Stored items from a collection
[BEGIN]

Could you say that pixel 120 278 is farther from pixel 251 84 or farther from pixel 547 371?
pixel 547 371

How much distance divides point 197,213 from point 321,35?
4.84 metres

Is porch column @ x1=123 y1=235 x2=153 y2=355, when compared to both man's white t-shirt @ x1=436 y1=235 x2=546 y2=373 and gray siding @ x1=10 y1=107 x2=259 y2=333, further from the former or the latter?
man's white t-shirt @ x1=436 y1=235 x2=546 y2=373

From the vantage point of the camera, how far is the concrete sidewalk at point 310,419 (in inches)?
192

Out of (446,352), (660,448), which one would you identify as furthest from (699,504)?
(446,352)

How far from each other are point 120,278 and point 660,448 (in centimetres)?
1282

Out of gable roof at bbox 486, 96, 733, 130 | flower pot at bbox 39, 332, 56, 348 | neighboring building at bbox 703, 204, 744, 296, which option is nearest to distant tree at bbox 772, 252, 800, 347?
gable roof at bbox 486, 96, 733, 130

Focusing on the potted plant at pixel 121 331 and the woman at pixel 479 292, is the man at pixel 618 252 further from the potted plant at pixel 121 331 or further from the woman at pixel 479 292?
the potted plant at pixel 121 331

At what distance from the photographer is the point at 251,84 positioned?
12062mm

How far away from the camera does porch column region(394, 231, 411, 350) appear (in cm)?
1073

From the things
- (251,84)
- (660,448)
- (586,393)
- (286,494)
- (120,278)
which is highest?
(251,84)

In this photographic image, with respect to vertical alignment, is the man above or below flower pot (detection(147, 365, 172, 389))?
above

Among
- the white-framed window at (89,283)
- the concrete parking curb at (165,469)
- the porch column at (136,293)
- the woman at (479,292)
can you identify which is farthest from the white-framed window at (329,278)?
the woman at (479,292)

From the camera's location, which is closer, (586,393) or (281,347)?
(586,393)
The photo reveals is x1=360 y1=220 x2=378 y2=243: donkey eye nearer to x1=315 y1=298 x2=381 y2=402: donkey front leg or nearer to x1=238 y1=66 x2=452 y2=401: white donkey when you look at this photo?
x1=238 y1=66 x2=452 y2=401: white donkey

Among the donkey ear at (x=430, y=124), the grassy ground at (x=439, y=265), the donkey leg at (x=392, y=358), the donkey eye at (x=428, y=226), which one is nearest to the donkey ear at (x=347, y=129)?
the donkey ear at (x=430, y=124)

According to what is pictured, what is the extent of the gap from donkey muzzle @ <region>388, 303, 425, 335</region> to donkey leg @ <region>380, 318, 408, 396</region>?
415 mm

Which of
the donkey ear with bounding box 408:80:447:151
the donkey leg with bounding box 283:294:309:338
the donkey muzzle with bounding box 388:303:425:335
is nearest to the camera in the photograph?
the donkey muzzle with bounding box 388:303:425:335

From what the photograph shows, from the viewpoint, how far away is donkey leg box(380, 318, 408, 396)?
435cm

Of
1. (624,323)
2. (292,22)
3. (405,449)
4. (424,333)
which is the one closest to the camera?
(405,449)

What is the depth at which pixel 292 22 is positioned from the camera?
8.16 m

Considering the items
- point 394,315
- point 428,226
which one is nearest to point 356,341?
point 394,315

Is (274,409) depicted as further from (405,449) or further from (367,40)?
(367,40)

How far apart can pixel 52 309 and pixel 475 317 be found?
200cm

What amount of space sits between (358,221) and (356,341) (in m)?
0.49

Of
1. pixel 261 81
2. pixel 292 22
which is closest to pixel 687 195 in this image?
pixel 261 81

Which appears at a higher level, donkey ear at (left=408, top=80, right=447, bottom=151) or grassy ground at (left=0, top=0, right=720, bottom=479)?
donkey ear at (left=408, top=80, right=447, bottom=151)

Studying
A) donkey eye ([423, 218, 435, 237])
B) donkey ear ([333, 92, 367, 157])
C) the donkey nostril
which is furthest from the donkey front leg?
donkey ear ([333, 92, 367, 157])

[END]

**TASK REQUIREMENTS:**
Copy all the records above exactly, missing none.

**RESULT:**
Could you say that pixel 120 278 is farther from pixel 251 84 or farther from pixel 547 371?
pixel 547 371

How much distance divides point 197,213 from point 321,35?
4.84 metres

Is porch column @ x1=123 y1=235 x2=153 y2=355, when compared to both man's white t-shirt @ x1=436 y1=235 x2=546 y2=373 and gray siding @ x1=10 y1=107 x2=259 y2=333, further from the former or the latter?
man's white t-shirt @ x1=436 y1=235 x2=546 y2=373

From the vantage point of the camera, how far is the concrete sidewalk at point 310,419 (in inches)?
192

Out of (446,352), (660,448), which one would you identify as furthest from (699,504)?
(446,352)

How far from each other are point 120,278 and point 660,448 (in centimetres)?
1282

Out of gable roof at bbox 486, 96, 733, 130 | flower pot at bbox 39, 332, 56, 348 | neighboring building at bbox 703, 204, 744, 296, which option is nearest to distant tree at bbox 772, 252, 800, 347?
gable roof at bbox 486, 96, 733, 130

Focusing on the potted plant at pixel 121 331 and the woman at pixel 479 292, is the man at pixel 618 252 further from the potted plant at pixel 121 331 or further from the woman at pixel 479 292?
the potted plant at pixel 121 331

At what distance from the photographer is the point at 251,84 positioned?
12062mm

How far away from the camera does porch column region(394, 231, 411, 350) appear (in cm)?
1073

From the things
- (251,84)
- (660,448)
- (586,393)
- (286,494)
- (120,278)
which is highest?
(251,84)

In this photographic image, with respect to vertical alignment, is the man above or below flower pot (detection(147, 365, 172, 389))?
above

Among
- the white-framed window at (89,283)
- the concrete parking curb at (165,469)
- the porch column at (136,293)
- the woman at (479,292)
can you identify which is farthest from the white-framed window at (329,278)?
the woman at (479,292)

From the camera's location, which is closer, (586,393) or (281,347)?
(586,393)
The photo reveals is x1=360 y1=220 x2=378 y2=243: donkey eye nearer to x1=315 y1=298 x2=381 y2=402: donkey front leg or nearer to x1=238 y1=66 x2=452 y2=401: white donkey when you look at this photo?
x1=238 y1=66 x2=452 y2=401: white donkey

Among the donkey ear at (x=430, y=124), the grassy ground at (x=439, y=265), the donkey leg at (x=392, y=358), the donkey eye at (x=428, y=226), which one is nearest to the donkey ear at (x=347, y=129)?
the donkey ear at (x=430, y=124)

According to what is pictured, what is the extent of the gap from donkey muzzle @ <region>388, 303, 425, 335</region> to donkey leg @ <region>380, 318, 408, 396</region>?
415 mm

Which of
the donkey ear with bounding box 408:80:447:151
the donkey leg with bounding box 283:294:309:338
the donkey muzzle with bounding box 388:303:425:335
is nearest to the camera in the photograph?
the donkey muzzle with bounding box 388:303:425:335

From what the photograph shows, from the viewpoint, how far away is donkey leg box(380, 318, 408, 396)?
435cm

Of
1. (624,323)
2. (292,22)
3. (405,449)
4. (424,333)
which is the one closest to the camera?
(405,449)

What is the depth at which pixel 292 22 is positioned from the camera?
8.16 m

Considering the items
- point 394,315
- point 428,226
which one is nearest to point 356,341?
point 394,315

Is (274,409) depicted as further from (405,449) or further from (367,40)?
(367,40)

How far apart can pixel 52 309 and pixel 475 317 be found?
200cm

What amount of space sits between (358,221) and (356,341) (in m)?
0.49

Of
1. pixel 261 81
2. pixel 292 22
which is closest to pixel 687 195 in this image?
pixel 261 81

Which appears at a higher level, donkey ear at (left=408, top=80, right=447, bottom=151) or grassy ground at (left=0, top=0, right=720, bottom=479)?
donkey ear at (left=408, top=80, right=447, bottom=151)

Studying
A) donkey eye ([423, 218, 435, 237])
B) donkey ear ([333, 92, 367, 157])
C) the donkey nostril
which is furthest from the donkey front leg?
donkey ear ([333, 92, 367, 157])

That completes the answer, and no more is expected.